The concept of geofencing is often mentioned as a way to solve infringements but the way it was implemented  in the demonstration does not provide anything new. Any pilot must know that aircraft  shall not  be flown over the  congested  areas of  cities, towns or  settlements or over an  open-air assembly of  persons, unless at such  a height as will permit, in the event of  an emergency  arising, a landing to  be made without undue hazard to persons or property on the surface. (ICAO Annex 2, paragraph 3.1.2). Annex 2 states also that the minimum altitude over such places is 1,000 ft unless necessary for take off or landing. An app reminding pilots where the towns, restricted areas or airports close to operations are located is fine but every pilot must check such information before starting the flight no matter the type of aircraft.

Dynamic geofencing seems more promising. The possibility to define almost instantly a restricted area clear of drones in case of necessity will certainly be welcome. But who is to define such areas? The CAA? The military? The police? Any of them? These questions are still unanswered.

Providing information about restricted areas to drone operators is positive but there is still the issue of non-professional operators flying recreational drones with little training (if any) and no flight plan at all. Geofencing as demonstrated is a good step in the direction of allowing professional operations but the possibility to use technology to force drones to avoid restricted areas in order to prevent infringements is still not developed.

Drones are supposed to be separated of the rest of the traffic by keeping them at an altitude below 400 ft.

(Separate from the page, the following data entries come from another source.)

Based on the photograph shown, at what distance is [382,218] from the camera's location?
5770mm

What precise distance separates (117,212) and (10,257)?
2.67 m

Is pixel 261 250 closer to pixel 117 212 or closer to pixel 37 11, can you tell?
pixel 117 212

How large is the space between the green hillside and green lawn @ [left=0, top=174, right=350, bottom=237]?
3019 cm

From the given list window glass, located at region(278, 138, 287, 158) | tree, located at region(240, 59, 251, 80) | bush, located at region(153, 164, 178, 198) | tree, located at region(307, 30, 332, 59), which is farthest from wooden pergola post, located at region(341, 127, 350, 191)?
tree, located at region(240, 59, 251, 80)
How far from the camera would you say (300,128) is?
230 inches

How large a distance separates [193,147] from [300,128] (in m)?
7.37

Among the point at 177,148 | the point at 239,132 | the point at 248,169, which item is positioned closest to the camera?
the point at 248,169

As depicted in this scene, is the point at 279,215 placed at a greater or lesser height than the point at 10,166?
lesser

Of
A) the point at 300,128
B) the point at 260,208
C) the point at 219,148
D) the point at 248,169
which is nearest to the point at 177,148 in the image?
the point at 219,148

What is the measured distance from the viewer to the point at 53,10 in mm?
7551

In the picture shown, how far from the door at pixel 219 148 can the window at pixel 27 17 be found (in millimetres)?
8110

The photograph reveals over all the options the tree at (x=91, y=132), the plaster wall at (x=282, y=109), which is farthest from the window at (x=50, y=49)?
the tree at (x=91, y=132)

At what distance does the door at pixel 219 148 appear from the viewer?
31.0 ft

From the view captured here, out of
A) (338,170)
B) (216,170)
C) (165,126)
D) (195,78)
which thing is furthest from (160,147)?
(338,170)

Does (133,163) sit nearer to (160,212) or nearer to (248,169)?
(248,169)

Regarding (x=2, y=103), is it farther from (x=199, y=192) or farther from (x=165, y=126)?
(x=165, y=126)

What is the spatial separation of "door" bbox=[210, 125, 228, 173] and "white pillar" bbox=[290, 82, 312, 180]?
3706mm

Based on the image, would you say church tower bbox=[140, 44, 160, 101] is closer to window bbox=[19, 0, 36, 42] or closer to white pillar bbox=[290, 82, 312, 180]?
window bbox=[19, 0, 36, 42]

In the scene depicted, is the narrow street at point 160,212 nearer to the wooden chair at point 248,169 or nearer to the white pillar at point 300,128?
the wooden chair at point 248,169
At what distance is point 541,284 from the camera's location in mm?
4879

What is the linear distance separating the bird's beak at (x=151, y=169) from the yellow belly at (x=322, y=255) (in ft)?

Considering that the minimum altitude for VFR traffic is 500 ft it is inevitable to think about a meagre separation of 100 ft being enough to ensure safety. The way altitude is measured must also be considered: if a particular drone is using geometric altitude there may be a significant difference with the barometric altitude used by all manned aircraft.

Position information is also a source of concern. In a similar way to altitude, all aircraft providing horizontal position must comply with the same rules to ensure consistency. This means that an “ADS-B like” solution is not good enough but fully compliant ADS-B must be requested, especially if an ATCO or FISO has to provide information about a tiny device flying at less than a mile from a manned helicopter as happened during the demonstration.

But even if the drone carries a fully compliant ADS-B OUT system there is still the question of coverage. During the demonstration the drone was supposed to fly at less than 400 ft while the helicopter was supposed to be detected by SSR when flying at 500 ft. This would only happen with an extraordinary coverage. In reality, an aircraft flying at such a low altitude would only be detected in very specific areas like airports.

Finally, the demonstration was based in the provision of information to the helicopter in order to avoid the area in which a drone was operating. While successful from a safety perspective, a rescue helicopter failing to fulfill its mission due to a drone in the area is a failure even if a collision is averted. Drones are supposed to give way to manned aircraft and not the opposite. This is another reason to study how to force drones to avoid restricted areas.

The conclusion is that there are still many open questions even if the first demonstrations of UTM look promising. There is no doubt that drones will coexist with manned aircraft in a medium or even short term but the UTM concept is not mature enough to be implemented even if it is quickly moving forward.